This video does an excellent job explaining numerous variations of the classical boxing stance, from a boxing perspective (philosophy). Alot of what is said here transfers over to the philosophy of other striking arts, including weapon arts.
Remember that the differences are as important as the similarities though, so just because there are important parallels to be found between your art and boxing, it doesn’t mean that everything will transfer 100%. For instance, in the case of boxing, the cover-up (stonewall) defense makes sense for a number of reasons. Although movement may be similair for a knife fighter, the fact that a knife is in play makes the stonewall defense completely unusable (unless you’re ok with taking a slash/stab to the arm…)
Its also important to remember that in addition to considering the similarities and differences of technical realities, so too can the philosophical similarities and differences affect your ultimate decision to adopt or reject a given technique. For example, the philosophy (strategy, telos, etc) of a boxer is to view the fist as the totalizing tool for inflicting damage in a fight. An art that includes grappling, however, will likely view strikes as a tool for setting up grappling maneuvers, or simply as something to opportunistically take advantage of. Although all the technical skills of boxing may be “legal” in a particular grappling disciplines’ game, it doesn’t mean that their philosophy will lead them to adopt all those techniques in all the ways a boxer applies them. This isn’t an issue of technical form, but one of strategic/tactical/philosophical function.

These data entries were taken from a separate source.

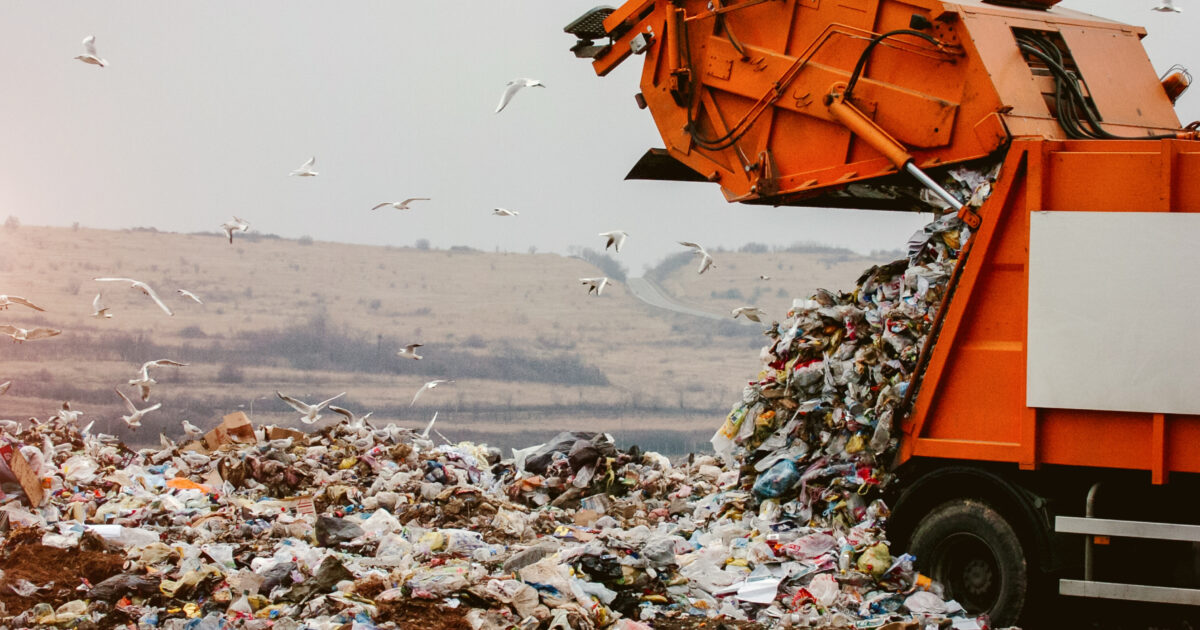 s236 alla maxi discarica tra canosa e minervino ma nell8217area ci sono gi224 altri tre siti di rifiuti e la procura certifica inquinamento diffuso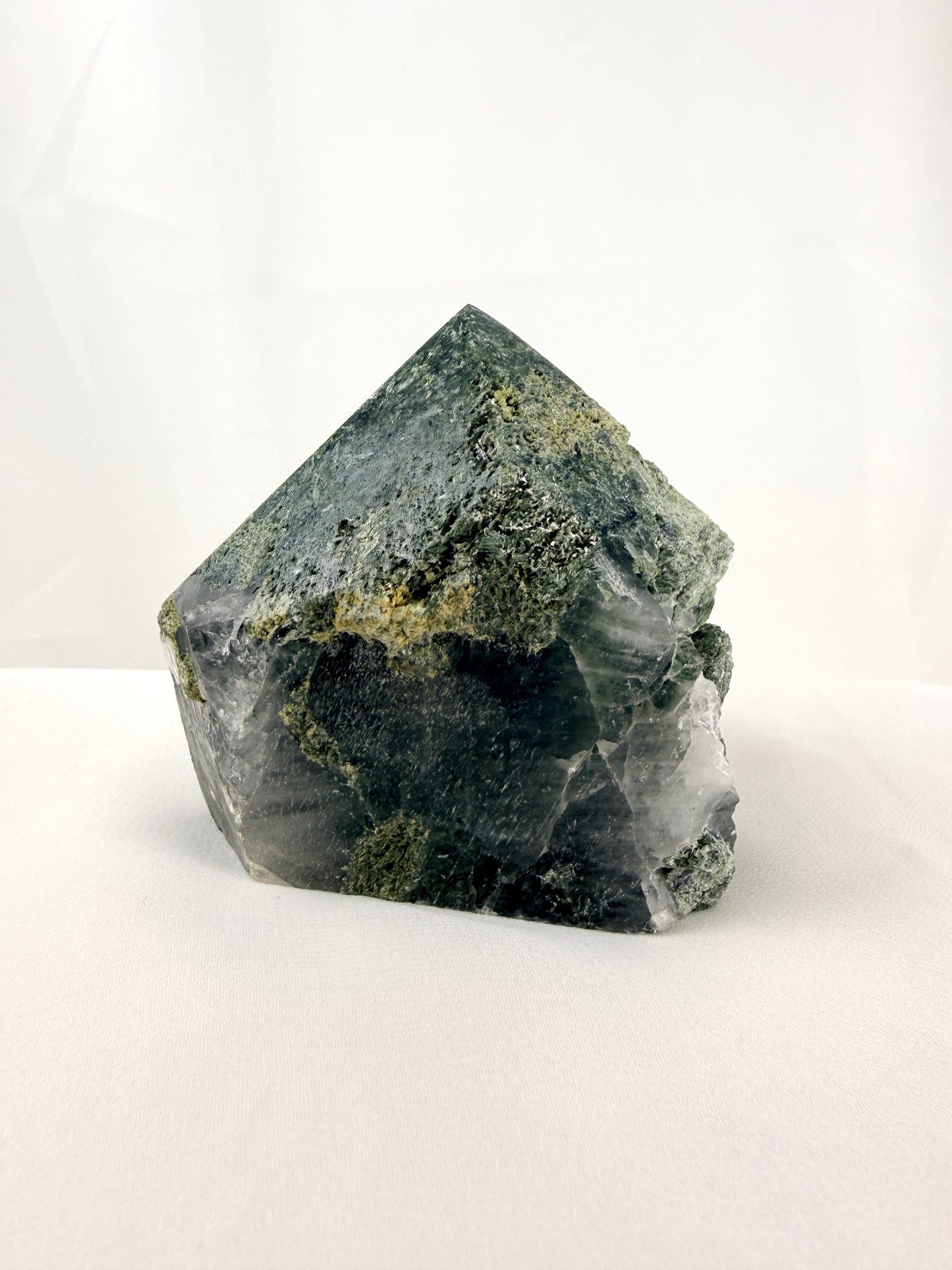 Diopside Cut Base - Brazil - 0.39kg (#2)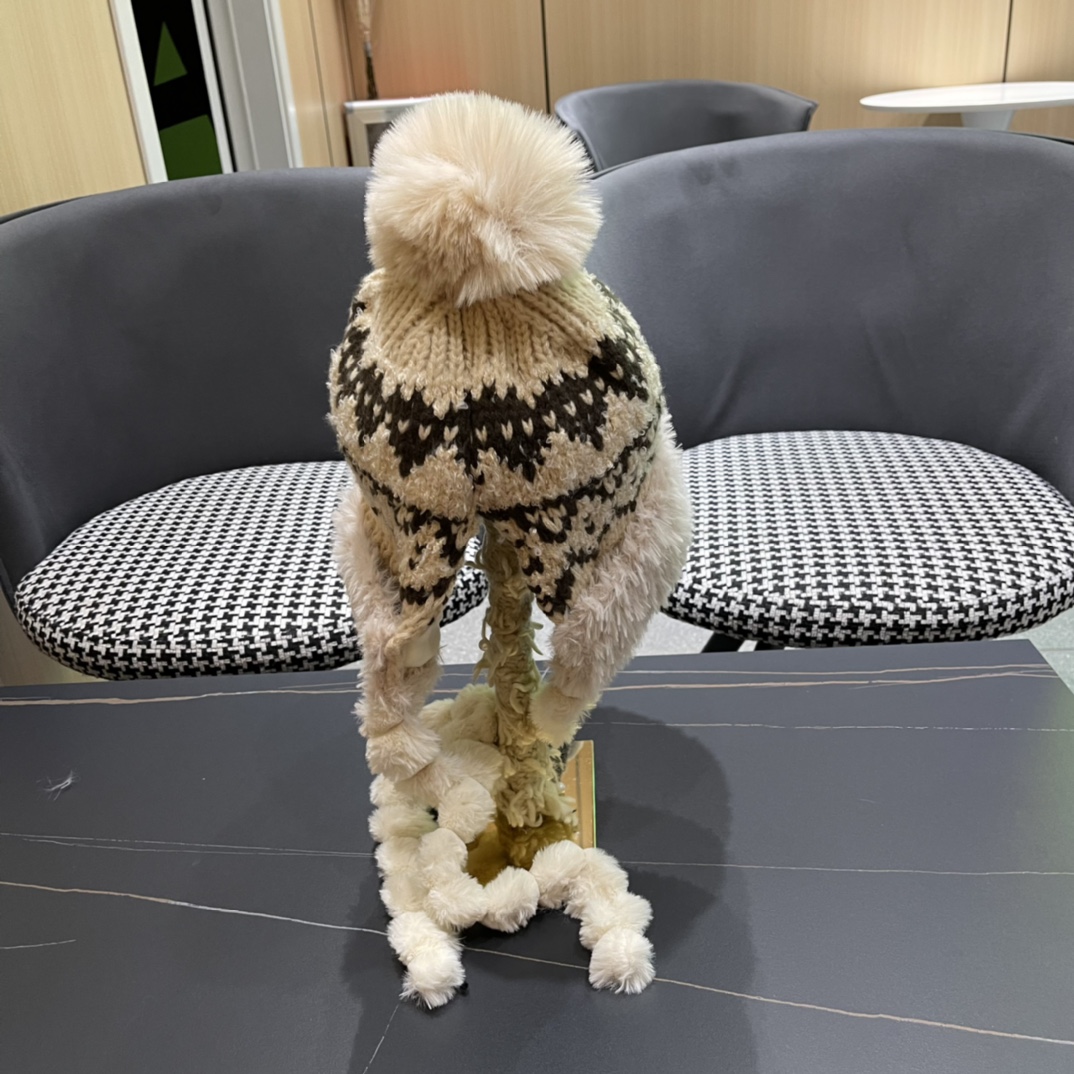 普拉达Prada🔱新款加绒加厚护耳雷锋帽，护耳帽，超火！细节做工都很精致，‼️经典款～超好搭配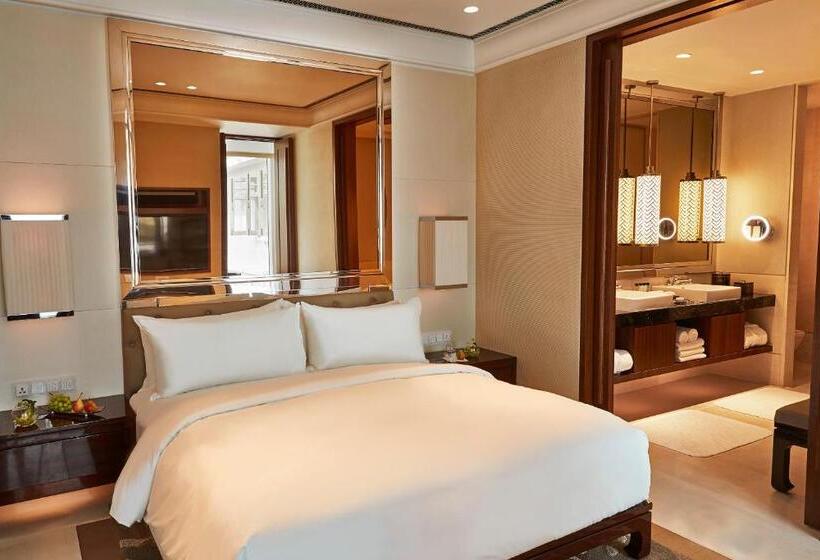 سوییت اجرایی, The Capitol Kempinski Hotel Singapore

Don’t blindly adopt techniques just because somebody gives a compelling argument or demonstration. Don’t blindly reject techniques just because “we don’t do it that way”. The fact is: a fist is just a fist, but when a boxer sees a fist he sees something different than what a wrestler sees, and a wrestler sees something different than what a kickboxer sees, and a kickboxer sees something different than what a CQB practitioner sees. For all these people, a fist is more than just a fist, according to the specificities innate within technical embodiment and philosophical application. Until one reaches a level of total martial mastery this is true, and then: a fist is simply a fist once more, for one is now free do use any technique or philosophy, for one understands all. This does not mean they will deploy their skill without consideration of technique or philosophy, but that their deep understanding frees them to know the most fitting time and place for everything they do.